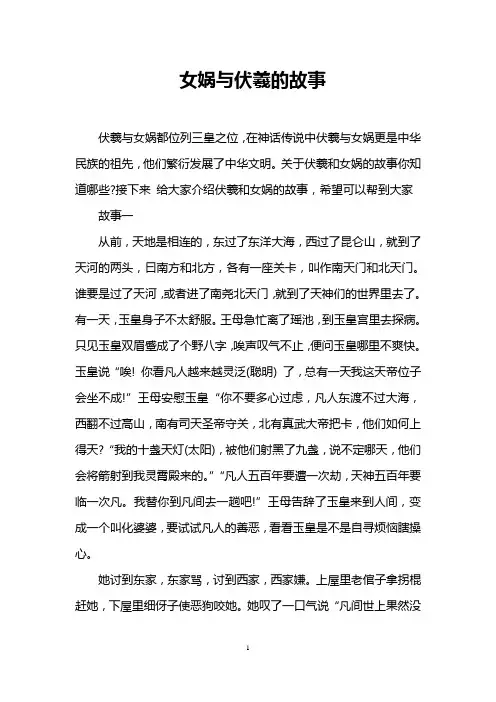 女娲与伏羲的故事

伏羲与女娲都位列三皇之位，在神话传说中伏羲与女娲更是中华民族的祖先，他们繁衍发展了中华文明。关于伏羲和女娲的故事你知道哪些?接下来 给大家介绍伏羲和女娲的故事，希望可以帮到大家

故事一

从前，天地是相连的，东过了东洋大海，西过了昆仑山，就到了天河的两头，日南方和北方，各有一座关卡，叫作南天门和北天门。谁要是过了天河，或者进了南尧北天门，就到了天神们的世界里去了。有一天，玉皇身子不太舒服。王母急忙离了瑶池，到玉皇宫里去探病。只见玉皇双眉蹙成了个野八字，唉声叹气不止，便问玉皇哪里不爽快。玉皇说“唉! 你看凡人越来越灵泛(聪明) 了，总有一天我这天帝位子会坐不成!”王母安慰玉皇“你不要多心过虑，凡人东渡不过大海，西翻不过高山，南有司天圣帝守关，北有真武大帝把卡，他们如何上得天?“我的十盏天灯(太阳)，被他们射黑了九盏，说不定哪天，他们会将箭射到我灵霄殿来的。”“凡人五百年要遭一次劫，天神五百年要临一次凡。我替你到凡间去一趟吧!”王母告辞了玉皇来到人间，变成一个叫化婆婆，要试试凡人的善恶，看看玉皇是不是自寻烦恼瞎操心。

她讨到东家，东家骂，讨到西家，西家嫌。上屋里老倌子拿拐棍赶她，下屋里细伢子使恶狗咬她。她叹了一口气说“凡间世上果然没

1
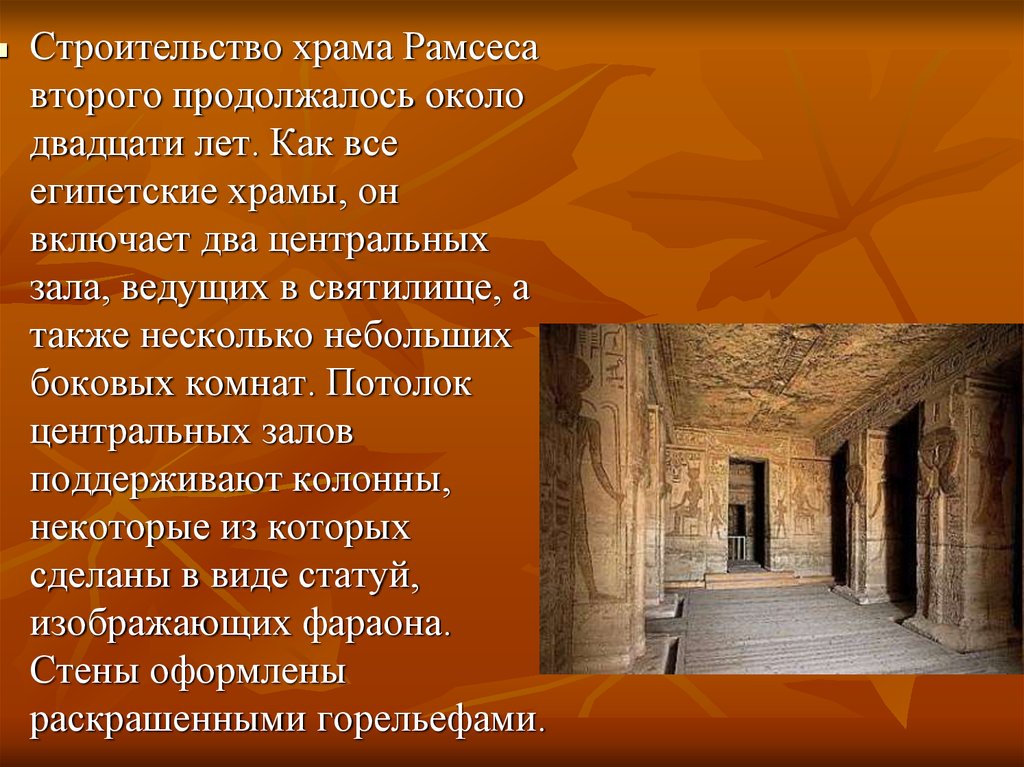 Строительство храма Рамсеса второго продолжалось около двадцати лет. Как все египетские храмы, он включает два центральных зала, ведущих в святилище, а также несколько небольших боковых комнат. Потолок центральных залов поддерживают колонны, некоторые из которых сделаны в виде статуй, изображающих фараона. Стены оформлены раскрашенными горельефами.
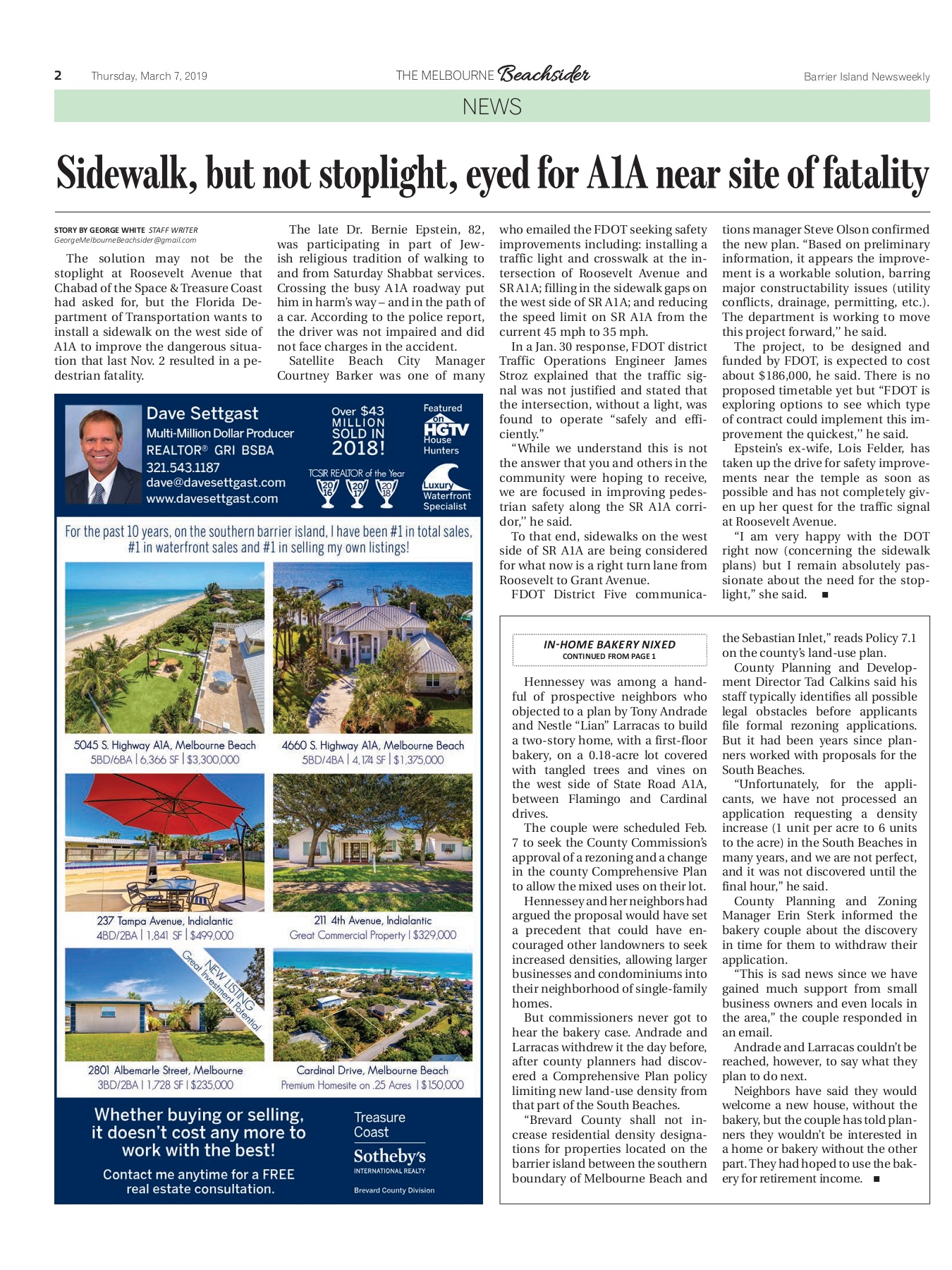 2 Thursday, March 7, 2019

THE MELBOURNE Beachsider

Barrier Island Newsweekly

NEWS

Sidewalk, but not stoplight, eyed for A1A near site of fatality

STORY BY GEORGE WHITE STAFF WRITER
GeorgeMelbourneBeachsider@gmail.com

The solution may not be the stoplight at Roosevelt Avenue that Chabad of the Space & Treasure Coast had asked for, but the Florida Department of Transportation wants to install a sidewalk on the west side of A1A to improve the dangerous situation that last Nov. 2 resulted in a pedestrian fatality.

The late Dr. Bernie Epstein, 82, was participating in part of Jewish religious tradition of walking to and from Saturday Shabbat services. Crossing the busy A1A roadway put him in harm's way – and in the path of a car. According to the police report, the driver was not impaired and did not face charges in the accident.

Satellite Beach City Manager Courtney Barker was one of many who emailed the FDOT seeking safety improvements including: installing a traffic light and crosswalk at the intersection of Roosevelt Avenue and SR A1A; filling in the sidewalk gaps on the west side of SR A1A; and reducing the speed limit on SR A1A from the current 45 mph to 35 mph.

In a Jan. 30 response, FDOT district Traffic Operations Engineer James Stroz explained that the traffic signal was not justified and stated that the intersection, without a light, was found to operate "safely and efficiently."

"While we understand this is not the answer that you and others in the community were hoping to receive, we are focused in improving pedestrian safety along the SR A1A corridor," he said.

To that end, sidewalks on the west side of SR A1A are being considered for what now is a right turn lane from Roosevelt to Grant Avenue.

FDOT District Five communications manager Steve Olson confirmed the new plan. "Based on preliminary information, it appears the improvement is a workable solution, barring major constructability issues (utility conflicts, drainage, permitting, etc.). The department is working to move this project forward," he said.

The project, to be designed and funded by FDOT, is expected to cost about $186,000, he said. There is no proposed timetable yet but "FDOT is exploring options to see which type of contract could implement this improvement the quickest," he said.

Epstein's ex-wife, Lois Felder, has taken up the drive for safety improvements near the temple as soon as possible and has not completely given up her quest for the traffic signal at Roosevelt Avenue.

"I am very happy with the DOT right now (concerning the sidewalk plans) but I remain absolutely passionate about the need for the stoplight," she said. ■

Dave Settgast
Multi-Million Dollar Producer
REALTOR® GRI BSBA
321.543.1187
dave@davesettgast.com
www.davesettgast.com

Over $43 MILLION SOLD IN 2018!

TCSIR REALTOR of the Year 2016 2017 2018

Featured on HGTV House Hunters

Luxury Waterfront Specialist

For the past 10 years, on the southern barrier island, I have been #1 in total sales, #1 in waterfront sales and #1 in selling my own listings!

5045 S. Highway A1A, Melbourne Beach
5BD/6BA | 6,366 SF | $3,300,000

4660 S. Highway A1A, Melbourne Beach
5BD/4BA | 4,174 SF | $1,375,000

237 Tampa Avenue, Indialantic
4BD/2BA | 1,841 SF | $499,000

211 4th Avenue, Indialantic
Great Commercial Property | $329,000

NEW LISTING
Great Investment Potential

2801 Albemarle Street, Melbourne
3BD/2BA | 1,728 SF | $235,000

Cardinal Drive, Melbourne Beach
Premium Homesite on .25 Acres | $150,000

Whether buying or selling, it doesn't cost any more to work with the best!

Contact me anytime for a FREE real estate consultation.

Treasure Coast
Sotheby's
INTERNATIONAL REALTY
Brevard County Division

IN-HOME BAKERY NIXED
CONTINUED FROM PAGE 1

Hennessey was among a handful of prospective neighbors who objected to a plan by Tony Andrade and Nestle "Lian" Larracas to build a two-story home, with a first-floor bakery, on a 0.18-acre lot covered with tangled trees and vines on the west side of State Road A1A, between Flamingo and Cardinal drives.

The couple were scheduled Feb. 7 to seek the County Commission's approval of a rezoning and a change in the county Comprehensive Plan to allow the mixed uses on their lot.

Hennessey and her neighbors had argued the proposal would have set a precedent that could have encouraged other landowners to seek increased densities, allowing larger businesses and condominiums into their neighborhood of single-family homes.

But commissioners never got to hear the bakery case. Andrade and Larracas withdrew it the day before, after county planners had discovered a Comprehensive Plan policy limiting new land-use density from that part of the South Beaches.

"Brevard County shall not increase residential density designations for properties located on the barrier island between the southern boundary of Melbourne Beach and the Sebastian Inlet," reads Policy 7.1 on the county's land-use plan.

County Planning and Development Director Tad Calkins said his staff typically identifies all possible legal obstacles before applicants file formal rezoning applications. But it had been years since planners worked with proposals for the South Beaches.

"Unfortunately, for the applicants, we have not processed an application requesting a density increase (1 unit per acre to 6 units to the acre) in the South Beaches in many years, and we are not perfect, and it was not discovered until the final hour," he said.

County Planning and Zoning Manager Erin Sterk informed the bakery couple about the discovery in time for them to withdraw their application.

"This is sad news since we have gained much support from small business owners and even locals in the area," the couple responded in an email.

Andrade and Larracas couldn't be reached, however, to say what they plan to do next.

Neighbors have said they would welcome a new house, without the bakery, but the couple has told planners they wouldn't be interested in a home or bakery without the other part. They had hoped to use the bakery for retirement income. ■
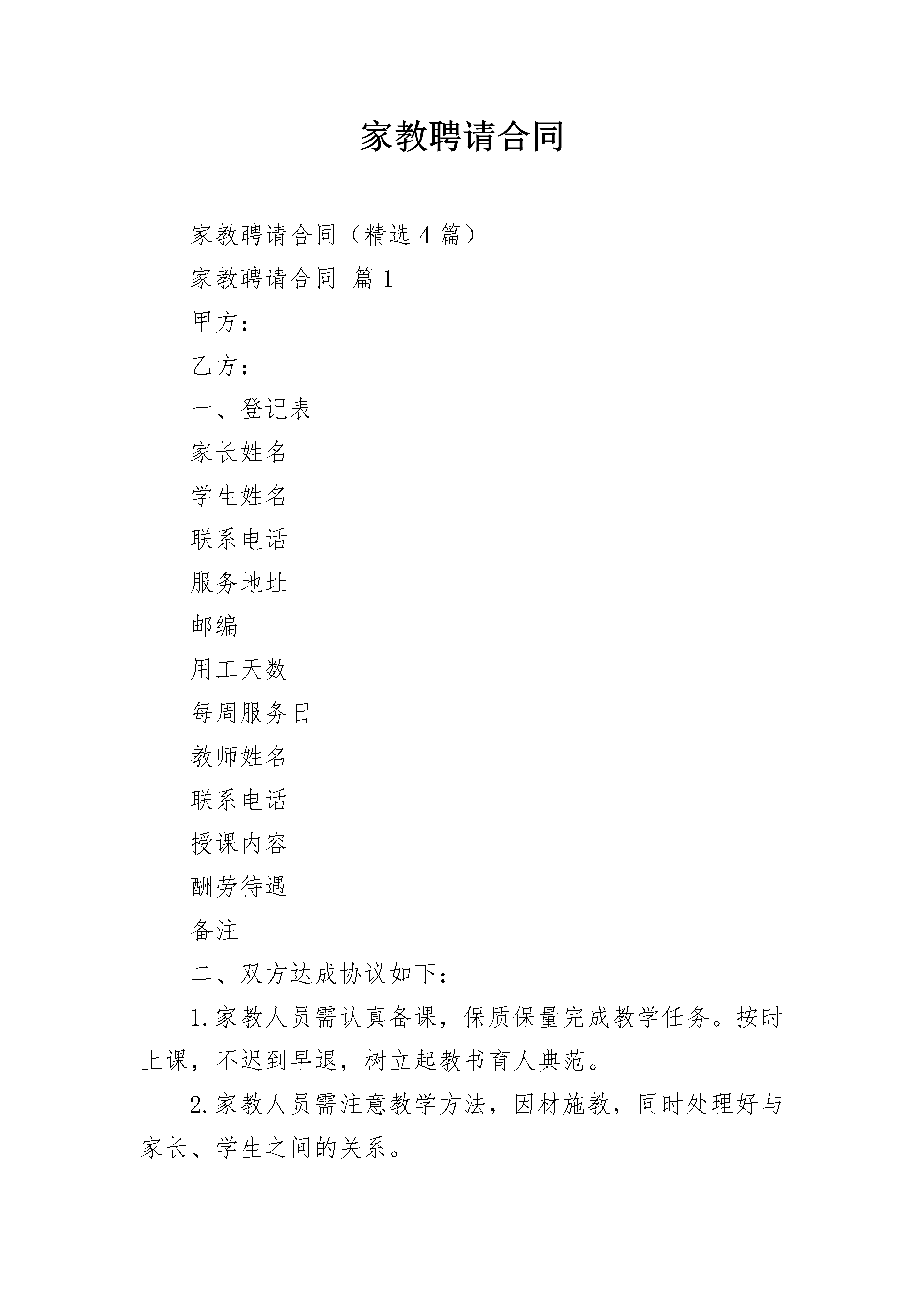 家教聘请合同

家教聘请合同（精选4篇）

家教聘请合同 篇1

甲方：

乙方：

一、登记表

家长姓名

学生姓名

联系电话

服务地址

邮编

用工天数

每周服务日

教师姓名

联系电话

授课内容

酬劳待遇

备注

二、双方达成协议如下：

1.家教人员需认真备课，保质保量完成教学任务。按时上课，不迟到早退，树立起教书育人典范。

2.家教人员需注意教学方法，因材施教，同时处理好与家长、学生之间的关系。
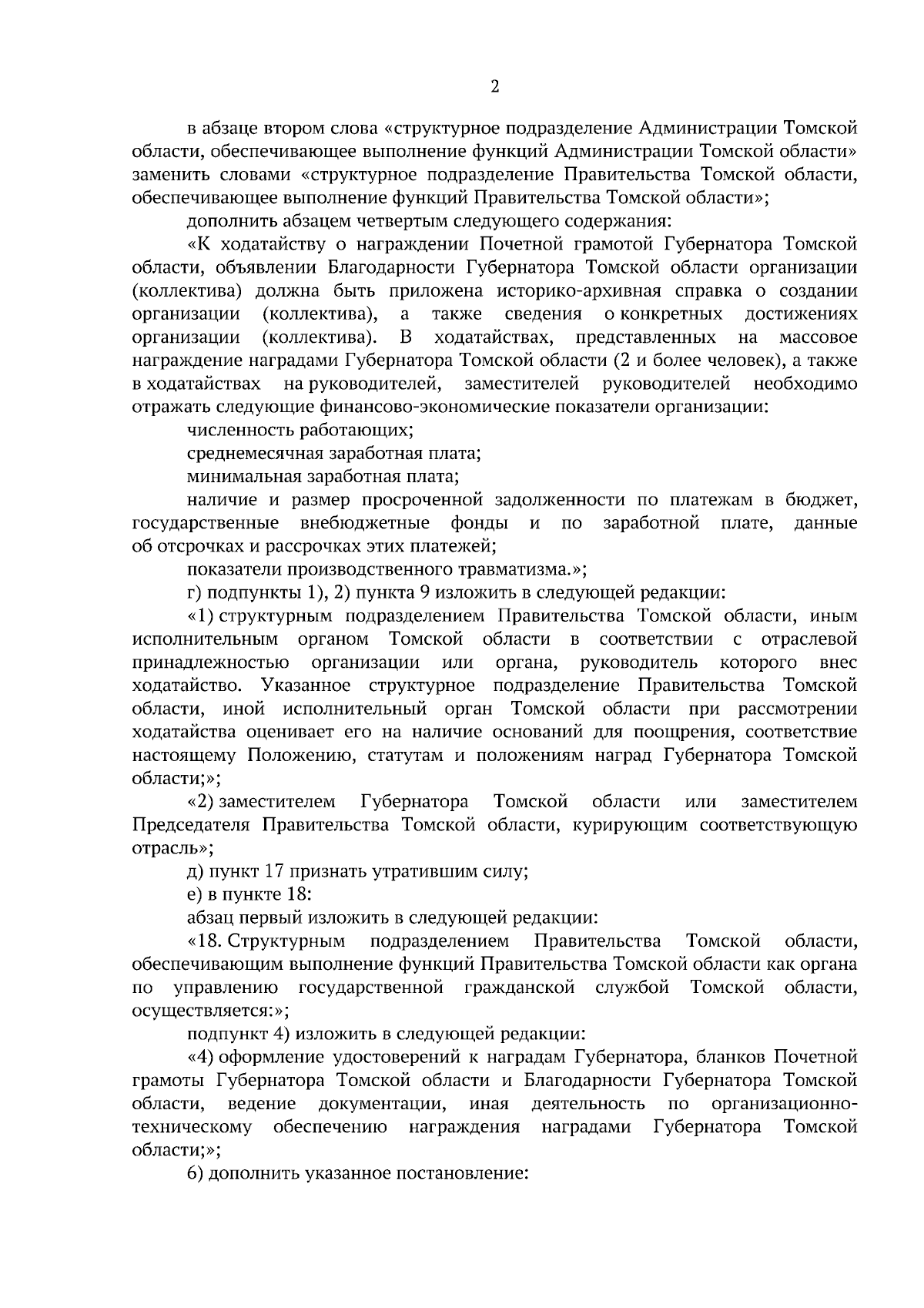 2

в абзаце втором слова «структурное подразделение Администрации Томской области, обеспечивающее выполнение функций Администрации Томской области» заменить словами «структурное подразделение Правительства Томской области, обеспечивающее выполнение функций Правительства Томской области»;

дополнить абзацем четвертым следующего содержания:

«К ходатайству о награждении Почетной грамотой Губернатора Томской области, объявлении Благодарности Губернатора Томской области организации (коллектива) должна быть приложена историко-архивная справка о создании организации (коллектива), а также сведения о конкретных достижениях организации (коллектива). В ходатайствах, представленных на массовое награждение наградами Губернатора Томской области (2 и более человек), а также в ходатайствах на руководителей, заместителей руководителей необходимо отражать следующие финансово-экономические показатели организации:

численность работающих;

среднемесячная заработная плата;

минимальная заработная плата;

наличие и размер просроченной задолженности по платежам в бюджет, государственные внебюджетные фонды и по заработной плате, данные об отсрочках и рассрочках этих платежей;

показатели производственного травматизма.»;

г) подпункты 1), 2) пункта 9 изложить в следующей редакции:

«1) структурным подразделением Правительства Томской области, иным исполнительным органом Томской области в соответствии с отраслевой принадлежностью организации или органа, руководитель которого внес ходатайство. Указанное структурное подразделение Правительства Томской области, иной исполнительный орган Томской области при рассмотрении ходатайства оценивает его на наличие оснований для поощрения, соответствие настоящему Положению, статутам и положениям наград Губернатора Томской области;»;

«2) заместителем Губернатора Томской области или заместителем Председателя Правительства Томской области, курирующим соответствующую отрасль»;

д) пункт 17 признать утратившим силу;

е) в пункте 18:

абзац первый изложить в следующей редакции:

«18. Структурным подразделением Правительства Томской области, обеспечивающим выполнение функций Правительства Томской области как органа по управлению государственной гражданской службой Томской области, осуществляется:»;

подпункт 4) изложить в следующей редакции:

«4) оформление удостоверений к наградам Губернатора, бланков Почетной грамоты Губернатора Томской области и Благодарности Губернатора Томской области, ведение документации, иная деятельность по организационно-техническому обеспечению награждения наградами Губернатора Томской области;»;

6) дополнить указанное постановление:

================================

▸ Exercise prompt
From the records above, transcribe exactly the run of lines that opens with the line holding "The couple were" and closes with the line holding "Hennessey and her", both included.

▸ Written reply
The couple were scheduled Feb. 7 to seek the County Commission's approval of a rezoning and a change in the county Comprehensive Plan to allow the mixed uses on their lot.

Hennessey and her neighbors had argued the proposal would have set a precedent that could have encouraged other landowners to seek increased densities, allowing larger businesses and condominiums into their neighborhood of single-family homes.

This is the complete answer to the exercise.